Although the Israeli public strongly favored a ground incursion and the government mobilized the reserves, it did not happen. Why?

The Israeli Air Force removed the Fajr-5 threat and decapitated Hamas leadership without a ground offensive. More than 1,600 targets in Gaza were hit, including rocket launching sites, storage facilities and terrorist infrastructure. Thirty senior Hamas operatives trained in Iran were killed, unable to transmit their knowledge. Iron Dome’s 85% success rate intercepting rockets aimed at population centers allowed the Israeli government to make decisions without the pressure of civilian casualties. And finally, knowledge that there were 75,000 soldiers mobilized and ready reassured the Israeli public that the government was prepared to do more if necessary.

While it misunderstood the nature of the Israeli public and underestimated the capabilities of the Israeli government, Hamas correctly assessed that the Palestinian people would sit quietly while they were used as human shields. An estimated 10% of Hamas rockets meant to be fired at Israelis fell back into Gaza and were responsible for deaths among Palestinians. That makes Hamas’s loopy “victory celebration” and fulsome gratitude to Iran for the means to kill disgusting, though not unanticipated.

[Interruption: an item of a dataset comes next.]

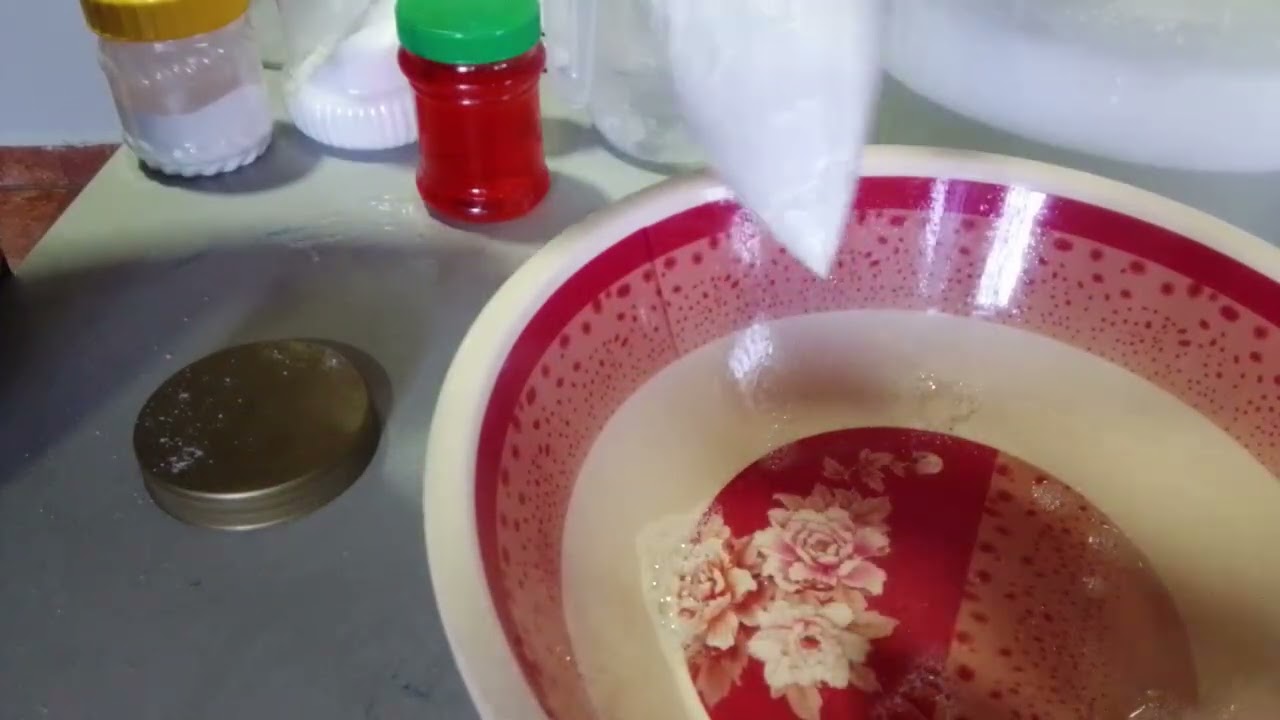 HOW TO MAKE DISHWASHING LIQUID SOAP WITH ONLY FOUR INGREDIENTS. WATCH THIS VIDEO BEFORE BUYING LIQ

Israel, in the meantime, took measured steps to protect its people and eliminate the next threat. It conducted an almost flawless mobilization nearly ten times greater than the troubled one during the 2006 Hezbollah war. It successfully tested the most advanced anti-missile system in the world. It showed the limitations of Egyptian and Hezbollah support for Hamas and the limitations of Iranian “help” as well. Without subjecting the IDF to a ground invasion of Gaza. Because it could.